4. But, it is alleged, these practices were not observed in the time of the great Gregory. My rejoinder is that even the Litanies which you now use were not used in his time. I do not say this to find fault with you; for my prayer would be that every one of you should live in tears and continual penitence. We, for our part, are always offering supplication for our sins, but we propitiate our God not as you do, in the words of mere man, but in the oracles of the Spirit. And what evidence have you that this custom was not followed in the time of the great Gregory? You have kept none of his customs up to the present time. Gregory did not cover his head at prayer. How could he? He was a true disciple of the Apostle who says, “Every man praying or prophesying, having his head covered, dishonoureth his head.” [1 Cor. xi. 4[ And “a man indeed ought not to cover his head forasmuch as he is the image of God.” [1 Cor. xi. 7] Oaths were shunned by Gregory, that pure soul, worthy of the fellowship of the Holy Ghost, content with yea and nay, in accordance with the commandment of the Lord Who said, “I say unto you swear not at all.” [Matt. v. 34] Gregory could not bear to call his brother a fool, [Matt. v. 22] for he stood in awe of the threat of the Lord.
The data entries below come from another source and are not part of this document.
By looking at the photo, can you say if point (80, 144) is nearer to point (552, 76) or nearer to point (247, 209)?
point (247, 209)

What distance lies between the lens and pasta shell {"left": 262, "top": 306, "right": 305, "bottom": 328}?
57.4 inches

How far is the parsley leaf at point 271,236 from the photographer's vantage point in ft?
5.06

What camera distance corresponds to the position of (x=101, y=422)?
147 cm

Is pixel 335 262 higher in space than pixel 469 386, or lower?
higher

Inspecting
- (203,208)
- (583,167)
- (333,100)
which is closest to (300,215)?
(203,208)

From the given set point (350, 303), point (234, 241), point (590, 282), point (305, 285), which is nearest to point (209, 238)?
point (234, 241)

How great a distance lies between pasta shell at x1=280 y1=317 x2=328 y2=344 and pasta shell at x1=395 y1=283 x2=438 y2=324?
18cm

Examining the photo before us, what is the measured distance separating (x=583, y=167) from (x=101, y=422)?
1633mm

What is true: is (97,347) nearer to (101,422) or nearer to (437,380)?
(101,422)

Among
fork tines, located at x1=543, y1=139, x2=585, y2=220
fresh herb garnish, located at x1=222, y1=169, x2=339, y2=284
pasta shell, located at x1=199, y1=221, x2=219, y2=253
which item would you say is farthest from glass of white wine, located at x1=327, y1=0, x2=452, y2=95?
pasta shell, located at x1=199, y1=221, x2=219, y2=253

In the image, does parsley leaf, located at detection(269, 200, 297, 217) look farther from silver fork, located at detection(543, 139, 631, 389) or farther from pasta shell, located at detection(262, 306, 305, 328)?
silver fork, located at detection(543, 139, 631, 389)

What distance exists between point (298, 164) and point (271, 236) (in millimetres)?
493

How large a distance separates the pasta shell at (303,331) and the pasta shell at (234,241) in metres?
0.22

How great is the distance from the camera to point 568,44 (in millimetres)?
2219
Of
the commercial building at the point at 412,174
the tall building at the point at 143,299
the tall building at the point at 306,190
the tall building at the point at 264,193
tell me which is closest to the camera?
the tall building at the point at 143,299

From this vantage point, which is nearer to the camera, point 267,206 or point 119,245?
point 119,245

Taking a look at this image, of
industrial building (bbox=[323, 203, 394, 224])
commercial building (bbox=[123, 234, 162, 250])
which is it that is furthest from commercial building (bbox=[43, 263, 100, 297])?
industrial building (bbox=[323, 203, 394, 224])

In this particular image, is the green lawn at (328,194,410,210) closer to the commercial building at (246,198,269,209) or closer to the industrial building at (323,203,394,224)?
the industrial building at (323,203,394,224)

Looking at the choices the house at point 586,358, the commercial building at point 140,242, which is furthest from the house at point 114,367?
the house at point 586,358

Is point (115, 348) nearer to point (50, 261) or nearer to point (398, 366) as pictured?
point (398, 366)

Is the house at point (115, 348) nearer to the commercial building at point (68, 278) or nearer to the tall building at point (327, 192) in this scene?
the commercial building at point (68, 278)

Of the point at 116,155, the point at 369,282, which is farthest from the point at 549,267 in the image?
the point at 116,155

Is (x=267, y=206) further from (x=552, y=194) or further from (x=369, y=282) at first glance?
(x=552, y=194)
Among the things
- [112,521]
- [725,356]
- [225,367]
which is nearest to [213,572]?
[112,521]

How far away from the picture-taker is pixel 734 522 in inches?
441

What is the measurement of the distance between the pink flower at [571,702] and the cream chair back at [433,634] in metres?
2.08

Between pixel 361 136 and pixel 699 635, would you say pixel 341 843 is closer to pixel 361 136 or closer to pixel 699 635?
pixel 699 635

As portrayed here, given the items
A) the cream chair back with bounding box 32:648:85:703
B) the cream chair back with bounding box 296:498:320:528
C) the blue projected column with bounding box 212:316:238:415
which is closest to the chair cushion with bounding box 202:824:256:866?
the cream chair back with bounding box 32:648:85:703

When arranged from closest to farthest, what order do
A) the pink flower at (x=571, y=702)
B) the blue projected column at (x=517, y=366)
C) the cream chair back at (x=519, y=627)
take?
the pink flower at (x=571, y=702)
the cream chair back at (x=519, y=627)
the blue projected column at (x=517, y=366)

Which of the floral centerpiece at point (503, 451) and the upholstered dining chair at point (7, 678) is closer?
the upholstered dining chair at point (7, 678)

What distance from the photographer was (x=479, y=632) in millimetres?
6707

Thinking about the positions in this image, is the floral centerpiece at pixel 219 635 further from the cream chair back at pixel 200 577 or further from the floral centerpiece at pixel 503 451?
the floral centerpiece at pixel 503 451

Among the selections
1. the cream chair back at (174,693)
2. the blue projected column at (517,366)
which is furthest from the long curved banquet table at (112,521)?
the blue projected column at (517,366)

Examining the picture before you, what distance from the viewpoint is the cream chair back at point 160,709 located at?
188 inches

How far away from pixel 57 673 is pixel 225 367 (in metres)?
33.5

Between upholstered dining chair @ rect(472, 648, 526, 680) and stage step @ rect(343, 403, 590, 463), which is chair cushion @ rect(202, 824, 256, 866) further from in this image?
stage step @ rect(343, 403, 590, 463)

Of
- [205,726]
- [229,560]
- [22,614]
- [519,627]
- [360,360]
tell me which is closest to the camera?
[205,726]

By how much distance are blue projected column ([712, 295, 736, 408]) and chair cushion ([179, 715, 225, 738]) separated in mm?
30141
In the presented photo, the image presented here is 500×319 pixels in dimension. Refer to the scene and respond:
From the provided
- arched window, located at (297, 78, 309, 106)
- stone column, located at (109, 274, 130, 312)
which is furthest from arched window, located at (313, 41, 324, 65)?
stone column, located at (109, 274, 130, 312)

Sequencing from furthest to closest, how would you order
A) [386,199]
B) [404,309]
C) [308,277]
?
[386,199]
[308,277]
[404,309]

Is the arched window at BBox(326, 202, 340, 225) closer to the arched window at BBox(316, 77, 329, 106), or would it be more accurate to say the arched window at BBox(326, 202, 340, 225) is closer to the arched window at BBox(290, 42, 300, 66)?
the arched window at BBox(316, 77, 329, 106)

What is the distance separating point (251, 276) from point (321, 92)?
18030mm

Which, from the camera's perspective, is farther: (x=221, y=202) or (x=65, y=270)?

Passion, wrath, and bitterness never proceeded out of his mouth. Railing he hated, because it leads not to the kingdom of heaven. Envy and arrogance had been shut out of that guiltless soul. He would never have stood at the altar before being reconciled to his brother. A lie, or any word designed to slander any one, he abominated, as one who knew that lies come from the devil, and that the Lord will destroy all that utter a lie. [Ps. v. 6, LXX] If you have none of these things, and are clear of all, then are you verily disciples of the disciple of the Lord; if not, beware lest, in your disputes about the mode of singing psalms, you are straining at the gnat and setting at naught the greatest of the commandments.
I have been driven to use these expressions by the urgency of my defence, that you may be taught to cast the beam out of your own eyes before you try to remove other men’s motes. Nevertheless, I am conceding all, although there is nothing that is not searched into before God. Only let great matters prevail, and do not allow innovations in the faith to make themselves heard. Do not disregard the hypostases. Do not deny the name of Christ. Do not put a wrong meaning on the words of Gregory. If you do so, as long as I breathe and have the power of utterance, I cannot keep silence, when I see souls being thus destroyed.